• _ACTION ITEM_:
Could you restate word for word every line from the one containing "宠物医院·动物园·马场·海洋馆" to the end of the records, and nothing else?

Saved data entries

╔══

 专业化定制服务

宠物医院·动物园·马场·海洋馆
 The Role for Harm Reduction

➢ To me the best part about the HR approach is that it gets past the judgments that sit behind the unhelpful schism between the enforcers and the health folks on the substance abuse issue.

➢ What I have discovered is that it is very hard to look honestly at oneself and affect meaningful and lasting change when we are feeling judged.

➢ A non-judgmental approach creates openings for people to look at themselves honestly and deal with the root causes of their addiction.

╚══

• _ANSWER SPACE_:
宠物医院·动物园·马场·海洋馆
 The Role for Harm Reduction

➢ To me the best part about the HR approach is that it gets past the judgments that sit behind the unhelpful schism between the enforcers and the health folks on the substance abuse issue.

➢ What I have discovered is that it is very hard to look honestly at oneself and affect meaningful and lasting change when we are feeling judged.

➢ A non-judgmental approach creates openings for people to look at themselves honestly and deal with the root causes of their addiction.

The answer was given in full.